I first read the Count of Monte Cristo when I was seven. Abridged, naturally, and definitely translated, since I still do not know how to read French. The point being, though, that when I read it, Edmond Dantes’ actions seemed perfectly acceptable to me. So what if he did not get the original girl at the end? The bad guys still got kicked hard, and god, he was rich.
The second time I read the book was when I was eleven. Four years translated to around two hundred book pages and definitely flowerier language. Now, though, the first seeds of moral rectitude had grown into strong young saplings, and, while the girl was still not a concern, the coldness of the Count’s actions, and the abhorrence of death had effects on my views on the book. No longer was Dantes a hero one could unreservedly admire. I would not learn of this term till I heard of Wolverine (mind you, I did know of Batman, but he is still a borderline case), but I had had my first encounter with an anti-hero four years ago, and recognised him for one in sixth class.
Another six years would pass before Wikipedia (see the geek links on the right) opened another portal in the deep recesses of knowledge, and I studied the psychological and sociological interpretation of a great many books I had read, including Alexander Dumas Jr.’s magnum opus. And I watched the movie, which I hated. He got the girl in the movie. And he ate the cake too. Oh, and the girl bit did bother me by now. Here is a perfectly willing lady, ready to go the mile to set things right, offering to assuage the pains brought about by another, but no, Mr. Dantes has to remain aloof and uptight, and make a complete ass of himself. He spends money on killing people and driving them mad! As Spock would put it, most illogical.
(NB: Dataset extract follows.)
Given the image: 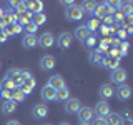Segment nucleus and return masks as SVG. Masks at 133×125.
Returning a JSON list of instances; mask_svg holds the SVG:
<instances>
[{"instance_id":"393cba45","label":"nucleus","mask_w":133,"mask_h":125,"mask_svg":"<svg viewBox=\"0 0 133 125\" xmlns=\"http://www.w3.org/2000/svg\"><path fill=\"white\" fill-rule=\"evenodd\" d=\"M28 10H30L32 14H40V12L43 10V2H42V0H33V2H30Z\"/></svg>"},{"instance_id":"7ed1b4c3","label":"nucleus","mask_w":133,"mask_h":125,"mask_svg":"<svg viewBox=\"0 0 133 125\" xmlns=\"http://www.w3.org/2000/svg\"><path fill=\"white\" fill-rule=\"evenodd\" d=\"M110 78H111V82H113V83H116V85H123V83L127 82V78H128V72L120 67V68H116V70L111 72Z\"/></svg>"},{"instance_id":"bb28decb","label":"nucleus","mask_w":133,"mask_h":125,"mask_svg":"<svg viewBox=\"0 0 133 125\" xmlns=\"http://www.w3.org/2000/svg\"><path fill=\"white\" fill-rule=\"evenodd\" d=\"M85 28H87V30H88L90 33H95V32H97L98 28H100V22H98L97 18H90L88 22H87Z\"/></svg>"},{"instance_id":"09e8293b","label":"nucleus","mask_w":133,"mask_h":125,"mask_svg":"<svg viewBox=\"0 0 133 125\" xmlns=\"http://www.w3.org/2000/svg\"><path fill=\"white\" fill-rule=\"evenodd\" d=\"M3 14H5V10H3V8L0 7V20H3Z\"/></svg>"},{"instance_id":"2eb2a0df","label":"nucleus","mask_w":133,"mask_h":125,"mask_svg":"<svg viewBox=\"0 0 133 125\" xmlns=\"http://www.w3.org/2000/svg\"><path fill=\"white\" fill-rule=\"evenodd\" d=\"M22 45L25 48H35L38 45V37L37 35H30V33H25L22 39Z\"/></svg>"},{"instance_id":"f3484780","label":"nucleus","mask_w":133,"mask_h":125,"mask_svg":"<svg viewBox=\"0 0 133 125\" xmlns=\"http://www.w3.org/2000/svg\"><path fill=\"white\" fill-rule=\"evenodd\" d=\"M91 15H95V18H105L107 17V2H102V3H97V7H95V10H93V14Z\"/></svg>"},{"instance_id":"5701e85b","label":"nucleus","mask_w":133,"mask_h":125,"mask_svg":"<svg viewBox=\"0 0 133 125\" xmlns=\"http://www.w3.org/2000/svg\"><path fill=\"white\" fill-rule=\"evenodd\" d=\"M32 23H35L37 27H40V25H43L47 22V15L43 14V12H40V14H32V18H30Z\"/></svg>"},{"instance_id":"3c124183","label":"nucleus","mask_w":133,"mask_h":125,"mask_svg":"<svg viewBox=\"0 0 133 125\" xmlns=\"http://www.w3.org/2000/svg\"><path fill=\"white\" fill-rule=\"evenodd\" d=\"M78 125H90V123H78Z\"/></svg>"},{"instance_id":"b1692460","label":"nucleus","mask_w":133,"mask_h":125,"mask_svg":"<svg viewBox=\"0 0 133 125\" xmlns=\"http://www.w3.org/2000/svg\"><path fill=\"white\" fill-rule=\"evenodd\" d=\"M95 7H97V2H91V0H85V2H82V5H80L83 14H93Z\"/></svg>"},{"instance_id":"864d4df0","label":"nucleus","mask_w":133,"mask_h":125,"mask_svg":"<svg viewBox=\"0 0 133 125\" xmlns=\"http://www.w3.org/2000/svg\"><path fill=\"white\" fill-rule=\"evenodd\" d=\"M0 67H2V64H0Z\"/></svg>"},{"instance_id":"4468645a","label":"nucleus","mask_w":133,"mask_h":125,"mask_svg":"<svg viewBox=\"0 0 133 125\" xmlns=\"http://www.w3.org/2000/svg\"><path fill=\"white\" fill-rule=\"evenodd\" d=\"M100 65H102V67H107V68H110L111 72H113V70L120 68V60H118V58H113V57H108L107 55V57L102 58Z\"/></svg>"},{"instance_id":"412c9836","label":"nucleus","mask_w":133,"mask_h":125,"mask_svg":"<svg viewBox=\"0 0 133 125\" xmlns=\"http://www.w3.org/2000/svg\"><path fill=\"white\" fill-rule=\"evenodd\" d=\"M17 20H18V15L14 10H5V14H3V22H5V25H14V23H17Z\"/></svg>"},{"instance_id":"0eeeda50","label":"nucleus","mask_w":133,"mask_h":125,"mask_svg":"<svg viewBox=\"0 0 133 125\" xmlns=\"http://www.w3.org/2000/svg\"><path fill=\"white\" fill-rule=\"evenodd\" d=\"M98 93H100V97H102V98L107 102L108 98L115 97V87L111 85V83H102V85H100Z\"/></svg>"},{"instance_id":"cd10ccee","label":"nucleus","mask_w":133,"mask_h":125,"mask_svg":"<svg viewBox=\"0 0 133 125\" xmlns=\"http://www.w3.org/2000/svg\"><path fill=\"white\" fill-rule=\"evenodd\" d=\"M25 97H27V95H25L23 92H22V89H15L14 92H12V100H14L15 103H20V102H23V100H25Z\"/></svg>"},{"instance_id":"4be33fe9","label":"nucleus","mask_w":133,"mask_h":125,"mask_svg":"<svg viewBox=\"0 0 133 125\" xmlns=\"http://www.w3.org/2000/svg\"><path fill=\"white\" fill-rule=\"evenodd\" d=\"M88 35H90V32L85 28V25H82V27H77V28H75V37H77V39L80 40L82 43L87 40V37H88Z\"/></svg>"},{"instance_id":"58836bf2","label":"nucleus","mask_w":133,"mask_h":125,"mask_svg":"<svg viewBox=\"0 0 133 125\" xmlns=\"http://www.w3.org/2000/svg\"><path fill=\"white\" fill-rule=\"evenodd\" d=\"M10 27H12V32L14 33H22V30H23V27L18 25V23H14V25H10Z\"/></svg>"},{"instance_id":"2f4dec72","label":"nucleus","mask_w":133,"mask_h":125,"mask_svg":"<svg viewBox=\"0 0 133 125\" xmlns=\"http://www.w3.org/2000/svg\"><path fill=\"white\" fill-rule=\"evenodd\" d=\"M131 8H133V5H131V2H127V3H123V7H122V14L123 15H127V17H131Z\"/></svg>"},{"instance_id":"a878e982","label":"nucleus","mask_w":133,"mask_h":125,"mask_svg":"<svg viewBox=\"0 0 133 125\" xmlns=\"http://www.w3.org/2000/svg\"><path fill=\"white\" fill-rule=\"evenodd\" d=\"M68 98H70V90H68V87H63V89L57 90V100H60V102H66Z\"/></svg>"},{"instance_id":"a211bd4d","label":"nucleus","mask_w":133,"mask_h":125,"mask_svg":"<svg viewBox=\"0 0 133 125\" xmlns=\"http://www.w3.org/2000/svg\"><path fill=\"white\" fill-rule=\"evenodd\" d=\"M17 110V103L14 102V100H3V103H2V114H14V112Z\"/></svg>"},{"instance_id":"c9c22d12","label":"nucleus","mask_w":133,"mask_h":125,"mask_svg":"<svg viewBox=\"0 0 133 125\" xmlns=\"http://www.w3.org/2000/svg\"><path fill=\"white\" fill-rule=\"evenodd\" d=\"M12 92L14 90H5V89H0V97L3 100H12Z\"/></svg>"},{"instance_id":"f704fd0d","label":"nucleus","mask_w":133,"mask_h":125,"mask_svg":"<svg viewBox=\"0 0 133 125\" xmlns=\"http://www.w3.org/2000/svg\"><path fill=\"white\" fill-rule=\"evenodd\" d=\"M111 17H113V22H115L116 25H122V23H123V18H125V15H123L120 10H118V12H115V14L111 15Z\"/></svg>"},{"instance_id":"f8f14e48","label":"nucleus","mask_w":133,"mask_h":125,"mask_svg":"<svg viewBox=\"0 0 133 125\" xmlns=\"http://www.w3.org/2000/svg\"><path fill=\"white\" fill-rule=\"evenodd\" d=\"M47 85H50L53 90H60V89H63V87H66V83H65L62 75H52V77H48Z\"/></svg>"},{"instance_id":"6ab92c4d","label":"nucleus","mask_w":133,"mask_h":125,"mask_svg":"<svg viewBox=\"0 0 133 125\" xmlns=\"http://www.w3.org/2000/svg\"><path fill=\"white\" fill-rule=\"evenodd\" d=\"M102 58H103V53L100 52L98 48L91 50V52L88 53V60H90V64H93V65H100V62H102Z\"/></svg>"},{"instance_id":"f03ea898","label":"nucleus","mask_w":133,"mask_h":125,"mask_svg":"<svg viewBox=\"0 0 133 125\" xmlns=\"http://www.w3.org/2000/svg\"><path fill=\"white\" fill-rule=\"evenodd\" d=\"M110 112H111L110 105H108L105 100H100L97 105H95V108H93V114L97 115V118H107Z\"/></svg>"},{"instance_id":"603ef678","label":"nucleus","mask_w":133,"mask_h":125,"mask_svg":"<svg viewBox=\"0 0 133 125\" xmlns=\"http://www.w3.org/2000/svg\"><path fill=\"white\" fill-rule=\"evenodd\" d=\"M45 125H50V123H45Z\"/></svg>"},{"instance_id":"9b49d317","label":"nucleus","mask_w":133,"mask_h":125,"mask_svg":"<svg viewBox=\"0 0 133 125\" xmlns=\"http://www.w3.org/2000/svg\"><path fill=\"white\" fill-rule=\"evenodd\" d=\"M80 108H82V103H80V100H78V98L70 97L65 102V112H66V114H77Z\"/></svg>"},{"instance_id":"ea45409f","label":"nucleus","mask_w":133,"mask_h":125,"mask_svg":"<svg viewBox=\"0 0 133 125\" xmlns=\"http://www.w3.org/2000/svg\"><path fill=\"white\" fill-rule=\"evenodd\" d=\"M90 125H107V120L105 118H95L93 123H90Z\"/></svg>"},{"instance_id":"72a5a7b5","label":"nucleus","mask_w":133,"mask_h":125,"mask_svg":"<svg viewBox=\"0 0 133 125\" xmlns=\"http://www.w3.org/2000/svg\"><path fill=\"white\" fill-rule=\"evenodd\" d=\"M128 47H130V43H128L127 40L125 42H120V48H118V52H120V55L125 57L127 55V52H128Z\"/></svg>"},{"instance_id":"20e7f679","label":"nucleus","mask_w":133,"mask_h":125,"mask_svg":"<svg viewBox=\"0 0 133 125\" xmlns=\"http://www.w3.org/2000/svg\"><path fill=\"white\" fill-rule=\"evenodd\" d=\"M77 115H78V122L80 123H90L91 120H93V108H90V107H82L80 110L77 112Z\"/></svg>"},{"instance_id":"39448f33","label":"nucleus","mask_w":133,"mask_h":125,"mask_svg":"<svg viewBox=\"0 0 133 125\" xmlns=\"http://www.w3.org/2000/svg\"><path fill=\"white\" fill-rule=\"evenodd\" d=\"M115 97L118 98V100H128L131 97V87L130 85H127V83H123V85H118L115 89Z\"/></svg>"},{"instance_id":"423d86ee","label":"nucleus","mask_w":133,"mask_h":125,"mask_svg":"<svg viewBox=\"0 0 133 125\" xmlns=\"http://www.w3.org/2000/svg\"><path fill=\"white\" fill-rule=\"evenodd\" d=\"M57 65V60L53 55H43L40 58V68L43 70V72H50V70H53V67Z\"/></svg>"},{"instance_id":"473e14b6","label":"nucleus","mask_w":133,"mask_h":125,"mask_svg":"<svg viewBox=\"0 0 133 125\" xmlns=\"http://www.w3.org/2000/svg\"><path fill=\"white\" fill-rule=\"evenodd\" d=\"M23 28H25V32H27V33H30V35H35V32L38 30V27H37L35 23H32V22H28V23L25 25Z\"/></svg>"},{"instance_id":"ddd939ff","label":"nucleus","mask_w":133,"mask_h":125,"mask_svg":"<svg viewBox=\"0 0 133 125\" xmlns=\"http://www.w3.org/2000/svg\"><path fill=\"white\" fill-rule=\"evenodd\" d=\"M53 43H55V39H53V35L50 32H45V33H42V35H40L38 45H40L42 48H50V47H53Z\"/></svg>"},{"instance_id":"4c0bfd02","label":"nucleus","mask_w":133,"mask_h":125,"mask_svg":"<svg viewBox=\"0 0 133 125\" xmlns=\"http://www.w3.org/2000/svg\"><path fill=\"white\" fill-rule=\"evenodd\" d=\"M103 22H105V23H103L105 27H110V25H113V23H115V22H113V17H111V15H107L105 18H103Z\"/></svg>"},{"instance_id":"aec40b11","label":"nucleus","mask_w":133,"mask_h":125,"mask_svg":"<svg viewBox=\"0 0 133 125\" xmlns=\"http://www.w3.org/2000/svg\"><path fill=\"white\" fill-rule=\"evenodd\" d=\"M105 120H107V125H122V115L118 112H110Z\"/></svg>"},{"instance_id":"7c9ffc66","label":"nucleus","mask_w":133,"mask_h":125,"mask_svg":"<svg viewBox=\"0 0 133 125\" xmlns=\"http://www.w3.org/2000/svg\"><path fill=\"white\" fill-rule=\"evenodd\" d=\"M83 45L88 47V48H93L95 45H97V37H95V33H90V35L87 37V40L83 42Z\"/></svg>"},{"instance_id":"8fccbe9b","label":"nucleus","mask_w":133,"mask_h":125,"mask_svg":"<svg viewBox=\"0 0 133 125\" xmlns=\"http://www.w3.org/2000/svg\"><path fill=\"white\" fill-rule=\"evenodd\" d=\"M60 125H70V123H68V122H62Z\"/></svg>"},{"instance_id":"de8ad7c7","label":"nucleus","mask_w":133,"mask_h":125,"mask_svg":"<svg viewBox=\"0 0 133 125\" xmlns=\"http://www.w3.org/2000/svg\"><path fill=\"white\" fill-rule=\"evenodd\" d=\"M5 27H7V25H5V22H3V20H0V32H2Z\"/></svg>"},{"instance_id":"79ce46f5","label":"nucleus","mask_w":133,"mask_h":125,"mask_svg":"<svg viewBox=\"0 0 133 125\" xmlns=\"http://www.w3.org/2000/svg\"><path fill=\"white\" fill-rule=\"evenodd\" d=\"M122 125H133L131 118H122Z\"/></svg>"},{"instance_id":"f257e3e1","label":"nucleus","mask_w":133,"mask_h":125,"mask_svg":"<svg viewBox=\"0 0 133 125\" xmlns=\"http://www.w3.org/2000/svg\"><path fill=\"white\" fill-rule=\"evenodd\" d=\"M65 17H66V20H72V22H80V20L83 18V12H82L80 5L68 7L65 10Z\"/></svg>"},{"instance_id":"e433bc0d","label":"nucleus","mask_w":133,"mask_h":125,"mask_svg":"<svg viewBox=\"0 0 133 125\" xmlns=\"http://www.w3.org/2000/svg\"><path fill=\"white\" fill-rule=\"evenodd\" d=\"M116 35H118V40H122V42H125V40H127V32H125L123 30V28H120V30L118 32H116Z\"/></svg>"},{"instance_id":"37998d69","label":"nucleus","mask_w":133,"mask_h":125,"mask_svg":"<svg viewBox=\"0 0 133 125\" xmlns=\"http://www.w3.org/2000/svg\"><path fill=\"white\" fill-rule=\"evenodd\" d=\"M100 30H102L103 35H108V33H110L108 32V27H105V25H100Z\"/></svg>"},{"instance_id":"c03bdc74","label":"nucleus","mask_w":133,"mask_h":125,"mask_svg":"<svg viewBox=\"0 0 133 125\" xmlns=\"http://www.w3.org/2000/svg\"><path fill=\"white\" fill-rule=\"evenodd\" d=\"M7 40H8V39L5 37V33H3V32H0V43H5Z\"/></svg>"},{"instance_id":"9d476101","label":"nucleus","mask_w":133,"mask_h":125,"mask_svg":"<svg viewBox=\"0 0 133 125\" xmlns=\"http://www.w3.org/2000/svg\"><path fill=\"white\" fill-rule=\"evenodd\" d=\"M40 97L45 102H53V100H57V90H53L50 85H43L40 90Z\"/></svg>"},{"instance_id":"c756f323","label":"nucleus","mask_w":133,"mask_h":125,"mask_svg":"<svg viewBox=\"0 0 133 125\" xmlns=\"http://www.w3.org/2000/svg\"><path fill=\"white\" fill-rule=\"evenodd\" d=\"M0 89H5V90H15V82L14 80H8V78H3L0 82Z\"/></svg>"},{"instance_id":"6e6552de","label":"nucleus","mask_w":133,"mask_h":125,"mask_svg":"<svg viewBox=\"0 0 133 125\" xmlns=\"http://www.w3.org/2000/svg\"><path fill=\"white\" fill-rule=\"evenodd\" d=\"M47 115H48V107L45 105V103H37V105H33V108H32L33 118L40 120V118H45Z\"/></svg>"},{"instance_id":"49530a36","label":"nucleus","mask_w":133,"mask_h":125,"mask_svg":"<svg viewBox=\"0 0 133 125\" xmlns=\"http://www.w3.org/2000/svg\"><path fill=\"white\" fill-rule=\"evenodd\" d=\"M125 32H127V35H131V33H133V27H131V25H128Z\"/></svg>"},{"instance_id":"1a4fd4ad","label":"nucleus","mask_w":133,"mask_h":125,"mask_svg":"<svg viewBox=\"0 0 133 125\" xmlns=\"http://www.w3.org/2000/svg\"><path fill=\"white\" fill-rule=\"evenodd\" d=\"M72 40H73V37H72V33H68V32H62L60 35L57 37V45L60 48H68L70 45H72Z\"/></svg>"},{"instance_id":"a18cd8bd","label":"nucleus","mask_w":133,"mask_h":125,"mask_svg":"<svg viewBox=\"0 0 133 125\" xmlns=\"http://www.w3.org/2000/svg\"><path fill=\"white\" fill-rule=\"evenodd\" d=\"M5 125H20V122H18V120H8Z\"/></svg>"},{"instance_id":"c85d7f7f","label":"nucleus","mask_w":133,"mask_h":125,"mask_svg":"<svg viewBox=\"0 0 133 125\" xmlns=\"http://www.w3.org/2000/svg\"><path fill=\"white\" fill-rule=\"evenodd\" d=\"M20 77V68H10V70H7V73H5V77L3 78H8V80H17V78Z\"/></svg>"},{"instance_id":"dca6fc26","label":"nucleus","mask_w":133,"mask_h":125,"mask_svg":"<svg viewBox=\"0 0 133 125\" xmlns=\"http://www.w3.org/2000/svg\"><path fill=\"white\" fill-rule=\"evenodd\" d=\"M35 85H37V80L33 77H28L22 82V87H20V89H22V92L25 95H28V93H32V90L35 89Z\"/></svg>"},{"instance_id":"a19ab883","label":"nucleus","mask_w":133,"mask_h":125,"mask_svg":"<svg viewBox=\"0 0 133 125\" xmlns=\"http://www.w3.org/2000/svg\"><path fill=\"white\" fill-rule=\"evenodd\" d=\"M60 3H62V5H65L66 8H68V7H72V5H75V3H73V2H70V0H62Z\"/></svg>"}]
</instances>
I still do not know if I am an idealist or a pragmatist. My own contention has been that my ideals have been pragmatic, and this philosophy of mine always prodded me to censure the Count. But much deeper, in a place where the Eye of Sauron alone could delve, there was the faintest feeling of satisfaction. It was a vestige from my reading at the age of seven. Maybe. Regardless, this part of me always believed that justice had been long overdue, and though I did not particularly condone this form of justice, the feeling of something right being done did counterbalance my compunction.
As for the girl, who, if you will recall, was a lady of thirty something now, I simply felt if she had been willing to let go and marry the guy who did her paramour in, and would be as easily swayed to the dark side, then she had lost the right to be delivered honourably. In a sense, the Count’s brutal brand of justice appealed to me. There were no means here to consider. They had been done away with early in the story. But the ends, ah. The ends were still to be tied.